Wann Abspannen die bessere Wahl ist Abspannen ist immer dann Pflicht, wenn der Ast über Gegenständen, Wegen oder Dächern hängt. Auch bei einem Durchmesser von mehr als etwa zehn Zentimetern sollte gespannt werden. Ein weiteres Kriterium: Wenn der Ast in einem Winkel wächst, der ein kontrolliertes Fallen unmöglich macht, ist die Säge allein zu gefährlich. Das Seil wird vor dem Schnitt befestigt, leichte Spannung aufgebaut und erst dann gesägt.

Der erste Blick gilt dem Trieb unterhalb der Blüte. Verfolgt man ihn nach unten, stößt man auf die Blattachseln. Dort sitzen kleine, oft rötlich gefärbte Knospen, die schlafenden Augen. Genau über einem kräftigen, nach außen weisenden Auge setzt man die Schere an. Nach außen heißt: in Richtung der vom Stamm abgewandten Seite, dorthin, wo später der neue Trieb Platz hat und nicht ins Innere des Busches wächst. Ein nach innen zeigendes Auge führt zu Trieben, die sich gegenseitig bedrängen, Licht wegnehmen und Pilzkrankheiten begünstigen.

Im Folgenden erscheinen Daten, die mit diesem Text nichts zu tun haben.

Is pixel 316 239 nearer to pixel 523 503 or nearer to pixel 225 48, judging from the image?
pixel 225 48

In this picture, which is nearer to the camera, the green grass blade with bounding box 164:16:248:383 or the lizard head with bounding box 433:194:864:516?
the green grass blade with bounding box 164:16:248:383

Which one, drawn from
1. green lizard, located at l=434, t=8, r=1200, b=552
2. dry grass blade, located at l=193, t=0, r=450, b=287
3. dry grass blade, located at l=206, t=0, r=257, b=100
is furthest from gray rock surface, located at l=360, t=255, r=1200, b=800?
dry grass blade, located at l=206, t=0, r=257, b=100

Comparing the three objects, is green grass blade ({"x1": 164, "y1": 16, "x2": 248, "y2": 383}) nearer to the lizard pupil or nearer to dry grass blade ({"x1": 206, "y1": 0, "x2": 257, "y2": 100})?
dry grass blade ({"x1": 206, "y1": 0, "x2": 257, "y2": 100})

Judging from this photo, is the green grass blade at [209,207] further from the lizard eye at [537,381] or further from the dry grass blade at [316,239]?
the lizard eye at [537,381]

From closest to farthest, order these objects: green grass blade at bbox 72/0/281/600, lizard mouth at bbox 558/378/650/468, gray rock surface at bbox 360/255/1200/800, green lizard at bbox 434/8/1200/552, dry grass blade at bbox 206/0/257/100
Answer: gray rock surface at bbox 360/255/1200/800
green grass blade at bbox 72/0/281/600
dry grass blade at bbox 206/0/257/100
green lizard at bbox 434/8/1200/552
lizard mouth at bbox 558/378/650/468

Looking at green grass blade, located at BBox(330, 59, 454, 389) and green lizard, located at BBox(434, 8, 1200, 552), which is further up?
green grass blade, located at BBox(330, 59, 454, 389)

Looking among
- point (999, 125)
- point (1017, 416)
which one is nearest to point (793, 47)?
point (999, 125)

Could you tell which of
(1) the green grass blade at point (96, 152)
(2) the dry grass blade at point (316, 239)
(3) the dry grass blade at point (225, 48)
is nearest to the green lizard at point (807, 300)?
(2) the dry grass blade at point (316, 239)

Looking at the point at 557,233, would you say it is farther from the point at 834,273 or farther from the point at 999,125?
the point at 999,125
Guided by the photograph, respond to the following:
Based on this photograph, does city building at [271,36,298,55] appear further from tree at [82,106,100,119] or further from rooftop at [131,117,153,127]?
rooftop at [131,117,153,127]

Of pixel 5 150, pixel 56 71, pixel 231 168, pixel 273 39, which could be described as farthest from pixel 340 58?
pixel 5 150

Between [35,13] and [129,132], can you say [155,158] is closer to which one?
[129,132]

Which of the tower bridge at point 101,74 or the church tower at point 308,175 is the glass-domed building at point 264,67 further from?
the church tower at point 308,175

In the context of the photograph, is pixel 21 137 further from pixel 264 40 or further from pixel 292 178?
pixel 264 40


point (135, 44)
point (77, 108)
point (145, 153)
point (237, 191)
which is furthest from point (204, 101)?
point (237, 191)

Nach dem Abspannen wird der Ast langsam abgelassen. Der Schnitt am Stamm bleibt sauber, die Wunde kann verheilen. Wer diese Reihenfolge ignoriert, produziert Faulstellen und muss Jahre später den ganzen Stamm behandeln. Die Schnittgröße ist also kein Maß für Mut, http://flughafentransfer-Goeppingen.gmbh/index.php?title=Knospenansatz_Oder_Blattachsel:_wo_die_Schere_bei_Rosen_hingehört sondern für Vorsicht: Abspannen ist kein Umweg, sondern die schnellere und sauberere Lösung.

Ein weiterer typischer Fehler ist das Abreißen statt Abschneidens. Wird ein Ast mit der Säge nur angeritzt und dann abgebrochen, hängt ein langer Rindenstreifen am Stamm. Dieser Streifen blutet stark und heilt schlecht. Deshalb sollte der letzte Schnitt immer von der Klinge geführt werden, nicht vom Gewicht des Astes. Bei stark blutenden Gehölzen wird der Schnitt außerdem nicht in der Mittagszeit gesetzt, sondern am frühen Morgen, wenn der Saftdruck noch niedriger ist. Das reduziert die austretende Menge, ersetzt aber nicht die saubere Klinge.

Die richtige Technik beim Abspannen: Zuerst einen Entlastungsschnitt auf der Unterseite setzen, etwa eine Handbreit vom Stamm entfernt. Danach von oben durchsägen, bis der Ast fällt. Das Seil hält ihn. Wer den Ast nur mit einem Schnitt von oben trennt, riskiert, dass die Rinde am Stamm einreißt. Bei sehr großen Ästen wird in mehreren Schritten gesägt, ohne den Ast ganz zu durchtrennen, bis die Sicherung sitzt.

Wer den Saftfluss stoppen will, muss zuerst die Ursache des Ausfransens beseitigen. Die entscheidende Eigenschaft ist nicht die Klingenlänge, sondern die Schnittgeometrie. Eine fein gezahnte Säge mit geschränkten Zähnen und schmalem Blatt schneidet die Rinde durch, ohne sie zu zerren. Eine zu grobe Zahnung hingegen hakt im Gewebe, reißt Fasern heraus und hinterlässt eine fransige Kante. Für dickere Äste ab etwa fünf Zentimeter Durchmesser ist eine Säge mit japanischer Zahnung die bessere Wahl, weil sie auf Zug schneidet und das Holz nicht staucht.